See what I’m getting at here and how this could eventually become a big problem? It has the very real potential over the next few years of manifesting a lot of selfish people just walking around not giving any fucks. It’s extremely important to be able to balance practicing self-care while still having empathy towards people.
Now obviously there isn’t much that can be done about people making false claims to needing self-care. And what is considered self-care will differ from person to person. Something that you feel is self-care might seem like bullshit to someone else, but that’s not for you to worry about. So of course there is a need to tread lightly when someone tells you that they need some self-care. This whole thing really comes down to integrity. I’m not telling you to judge another person‘s reason for self-care, I’m telling you to judge yourself when you are claiming that you need it. You will know if you need to take a break from things and slow down for your mental health. All I ask is that you please don’t abuse this movement. Self-care is a real thing and many of us really need it. But if everyone takes advantage of this then you’re really killing it for the people that actually need it. Focusing on mental health is a big deal, so please don’t make a mockery of it by simply using it as way to get out of doing things. Trust me, the mental health of society as a whole will get a lot worse if every person under the sun decides they can just up and stop caring for the sake of “self-care.”

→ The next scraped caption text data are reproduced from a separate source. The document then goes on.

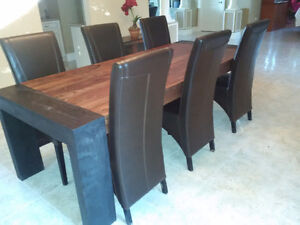 Solid exotic wood Dining room table with 6 leather chairs West Island Greater Montréal image 2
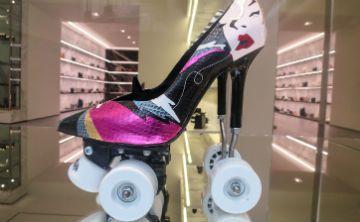 Yves Saint Laurent te invita a no perder el equilibrio con su nueva colección de calzado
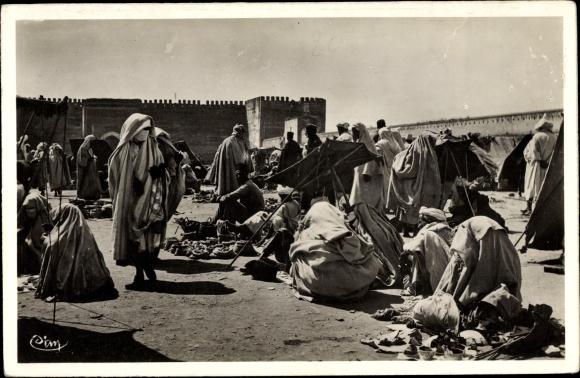 Ak Meknès Marokko, Place El Hedime, Marchands, Markt, Händler, Waren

I hope all of this makes sense and opens your eyes a little as to why we need to be extra clear on the concept of this when encouraging it. We can’t just pump people up telling them they don‘t have to give a shit because it‘s self-care. It’s a very important movement but it really has to stay under control at the same time. Show your children and the younger generation how to properly practice self-care before it gets out of hand. Teach them that it’s an act for the sake of mental, physical, emotional, and spiritual health - not an excuse to be selfish.
Disclaimer: I am not singling anyone out by what I said above. They’re just some quick examples for fucks sake so before you get offended please understand that. The only person I singled out is myself. I’m not saying you’re selfish just because you like to binge-watch a show. By all means, binge-watch the shit out of your shows and live your best life while doing it. Just don’t call it self-care if it isn’t really self-care, ya dig?!